## WORK TO BE COMPLETED
Could you print the data that follows exactly as given?

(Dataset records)
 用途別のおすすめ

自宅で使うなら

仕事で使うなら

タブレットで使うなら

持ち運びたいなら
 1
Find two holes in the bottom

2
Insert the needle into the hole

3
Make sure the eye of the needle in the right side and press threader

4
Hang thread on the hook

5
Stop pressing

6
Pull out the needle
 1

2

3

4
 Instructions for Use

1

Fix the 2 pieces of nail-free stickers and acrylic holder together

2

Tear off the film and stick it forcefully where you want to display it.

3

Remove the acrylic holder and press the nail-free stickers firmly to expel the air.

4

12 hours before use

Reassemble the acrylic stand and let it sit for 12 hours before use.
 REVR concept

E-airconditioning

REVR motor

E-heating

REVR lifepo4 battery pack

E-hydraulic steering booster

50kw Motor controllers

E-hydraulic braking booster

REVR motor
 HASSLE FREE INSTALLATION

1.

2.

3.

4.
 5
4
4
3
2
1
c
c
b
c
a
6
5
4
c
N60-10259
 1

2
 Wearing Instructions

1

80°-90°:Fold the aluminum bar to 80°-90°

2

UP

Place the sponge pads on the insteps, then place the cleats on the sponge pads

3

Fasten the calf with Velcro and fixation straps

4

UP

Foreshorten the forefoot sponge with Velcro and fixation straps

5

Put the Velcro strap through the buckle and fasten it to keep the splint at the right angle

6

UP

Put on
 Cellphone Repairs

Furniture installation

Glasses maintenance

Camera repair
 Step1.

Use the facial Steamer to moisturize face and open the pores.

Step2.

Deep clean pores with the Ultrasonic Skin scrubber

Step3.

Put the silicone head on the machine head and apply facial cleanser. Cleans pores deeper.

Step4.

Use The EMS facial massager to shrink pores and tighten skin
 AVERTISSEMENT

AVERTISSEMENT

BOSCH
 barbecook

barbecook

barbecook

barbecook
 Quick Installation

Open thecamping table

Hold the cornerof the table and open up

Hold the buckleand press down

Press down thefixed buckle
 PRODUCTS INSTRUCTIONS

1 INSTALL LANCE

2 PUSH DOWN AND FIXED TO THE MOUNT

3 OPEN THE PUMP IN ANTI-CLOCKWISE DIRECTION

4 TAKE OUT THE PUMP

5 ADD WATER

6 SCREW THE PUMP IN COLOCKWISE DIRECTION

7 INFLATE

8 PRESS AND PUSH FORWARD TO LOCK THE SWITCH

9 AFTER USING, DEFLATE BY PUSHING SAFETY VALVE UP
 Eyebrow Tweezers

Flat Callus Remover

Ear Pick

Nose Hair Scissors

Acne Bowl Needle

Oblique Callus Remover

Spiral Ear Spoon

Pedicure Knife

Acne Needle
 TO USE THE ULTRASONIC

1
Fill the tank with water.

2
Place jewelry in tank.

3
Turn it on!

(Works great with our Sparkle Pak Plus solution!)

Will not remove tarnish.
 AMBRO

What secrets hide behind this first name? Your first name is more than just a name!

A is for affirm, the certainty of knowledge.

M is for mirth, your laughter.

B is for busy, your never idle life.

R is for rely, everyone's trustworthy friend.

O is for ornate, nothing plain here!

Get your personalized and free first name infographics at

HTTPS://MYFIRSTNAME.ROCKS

## WRITTEN ANSWER
 用途別のおすすめ

自宅で使うなら

仕事で使うなら

タブレットで使うなら

持ち運びたいなら
 1
Find two holes in the bottom

2
Insert the needle into the hole

3
Make sure the eye of the needle in the right side and press threader

4
Hang thread on the hook

5
Stop pressing

6
Pull out the needle
 1

2

3

4
 Instructions for Use

1

Fix the 2 pieces of nail-free stickers and acrylic holder together

2

Tear off the film and stick it forcefully where you want to display it.

3

Remove the acrylic holder and press the nail-free stickers firmly to expel the air.

4

12 hours before use

Reassemble the acrylic stand and let it sit for 12 hours before use.
 REVR concept

E-airconditioning

REVR motor

E-heating

REVR lifepo4 battery pack

E-hydraulic steering booster

50kw Motor controllers

E-hydraulic braking booster

REVR motor
 HASSLE FREE INSTALLATION

1.

2.

3.

4.
 5
4
4
3
2
1
c
c
b
c
a
6
5
4
c
N60-10259
 1

2
 Wearing Instructions

1

80°-90°:Fold the aluminum bar to 80°-90°

2

UP

Place the sponge pads on the insteps, then place the cleats on the sponge pads

3

Fasten the calf with Velcro and fixation straps

4

UP

Foreshorten the forefoot sponge with Velcro and fixation straps

5

Put the Velcro strap through the buckle and fasten it to keep the splint at the right angle

6

UP

Put on
 Cellphone Repairs

Furniture installation

Glasses maintenance

Camera repair
 Step1.

Use the facial Steamer to moisturize face and open the pores.

Step2.

Deep clean pores with the Ultrasonic Skin scrubber

Step3.

Put the silicone head on the machine head and apply facial cleanser. Cleans pores deeper.

Step4.

Use The EMS facial massager to shrink pores and tighten skin
 AVERTISSEMENT

AVERTISSEMENT

BOSCH
 barbecook

barbecook

barbecook

barbecook
 Quick Installation

Open thecamping table

Hold the cornerof the table and open up

Hold the buckleand press down

Press down thefixed buckle
 PRODUCTS INSTRUCTIONS

1 INSTALL LANCE

2 PUSH DOWN AND FIXED TO THE MOUNT

3 OPEN THE PUMP IN ANTI-CLOCKWISE DIRECTION

4 TAKE OUT THE PUMP

5 ADD WATER

6 SCREW THE PUMP IN COLOCKWISE DIRECTION

7 INFLATE

8 PRESS AND PUSH FORWARD TO LOCK THE SWITCH

9 AFTER USING, DEFLATE BY PUSHING SAFETY VALVE UP
 Eyebrow Tweezers

Flat Callus Remover

Ear Pick

Nose Hair Scissors

Acne Bowl Needle

Oblique Callus Remover

Spiral Ear Spoon

Pedicure Knife

Acne Needle
 TO USE THE ULTRASONIC

1
Fill the tank with water.

2
Place jewelry in tank.

3
Turn it on!

(Works great with our Sparkle Pak Plus solution!)

Will not remove tarnish.
 AMBRO

What secrets hide behind this first name? Your first name is more than just a name!

A is for affirm, the certainty of knowledge.

M is for mirth, your laughter.

B is for busy, your never idle life.

R is for rely, everyone's trustworthy friend.

O is for ornate, nothing plain here!

Get your personalized and free first name infographics at

HTTPS://MYFIRSTNAME.ROCKS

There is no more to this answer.